Pero más allá de las fotografías y de la imagen pública que deja cada año el Rocío, COOL pudo conocer cómo se organiza realmente el camino del hijo de Paquirri. Porque mientras cientos de peregrinos avanzan durante horas prácticamente a pie y soportando el polvo, el calor y el cansancio acumulado, el extorero combina tradición y comodidad de una forma mucho más estratégica de lo que aparenta. Él hace buena parte del recorrido a caballo, siempre cerca del Simpecado y manteniendo esa imagen clásica de romero entregado al camino, mientras Lourdes Montes realiza muchos tramos desde una carreta perfectamente acondicionada, donde puede descansar, refugiarse del calor y escapar de una de las cosas más duras de la romería: el polvo constante que termina cubriéndolo absolutamente todo conforme avanza el día.
Uno de los puntos clave de esa organización es además el Restaurante Venta Mauro, situado en plena carretera de Villamanrique al Rocío, en el entorno de Doñana y convertido desde hace años en uno de los enclaves más conocidos y frecuentados del camino. Según ha podido confirmar COOL, Francisco Rivera estuvo allí el pasado martes, antes incluso del inicio oficial de la romería, acompañado por su entorno más cercano. Los habituales del Rocío aseguran además que, en años anteriores, el extorero acostumbraba a hacer parada durante el camino para dar de beber y descansar a los caballos antes de continuar la ruta, aunque este año no se le ha visto realizar esa parada tradicional durante el recorrido oficial. La venta, fundada en los años 90 y reformada en 2017, reproduce la arquitectura típica marismeña y se ha convertido en una referencia habitual para toreros, ganaderos y rostros conocidos durante estos días. Entre referencias taurinas, decoración campera y platos tan tradicionales como el arroz con pato o el rabo de toro, muchos aprovechan allí para hacer una de las últimas paradas cómodas antes de afrontar la entrada en la Raya Real y Pozo Máquina, dos de los puntos más duros y simbólicos de toda la romería.
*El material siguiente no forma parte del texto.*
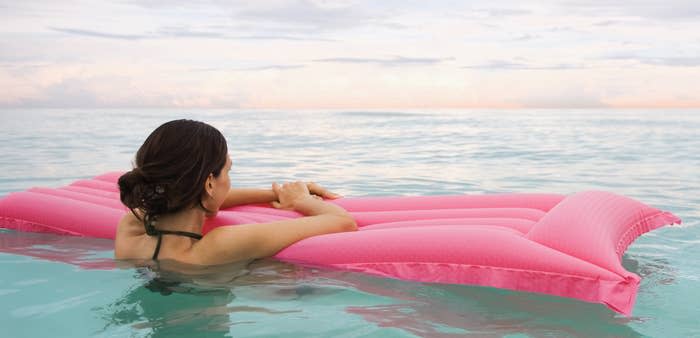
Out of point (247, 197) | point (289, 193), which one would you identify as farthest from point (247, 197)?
point (289, 193)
Porque es justo ahí donde el Rocío cambia completamente. El paisaje se vuelve mucho más salvaje, el polvo empieza a cubrirlo todo, los caminos se estrechan y las carretas avanzan lentamente entre pinares y arena mientras el Simpecado marca el ritmo de cientos de peregrinos prácticamente hipnotizados tras él. Francisco Rivera suele mantenerse muy cerca durante ese tramo, alimentando esa imagen clásica del rociero veterano que acompaña a la hermandad año tras año. Sin embargo, cuando el camino empieza realmente a endurecerse, el Rocío del extorero vuelve a tomar una dirección bastante distinta a la del resto. Porque, según ha podido saber este medio, antes de afrontar los tramos más exigentes de la Raya, Rivera acostumbra a desviarse hacia la finca privada que posee muy cerca de la zona, donde desaparece durante varias horas junto a los suyos para descansar, refugiarse del calor y comer tranquilamente lejos del bullicio constante de la hermandad.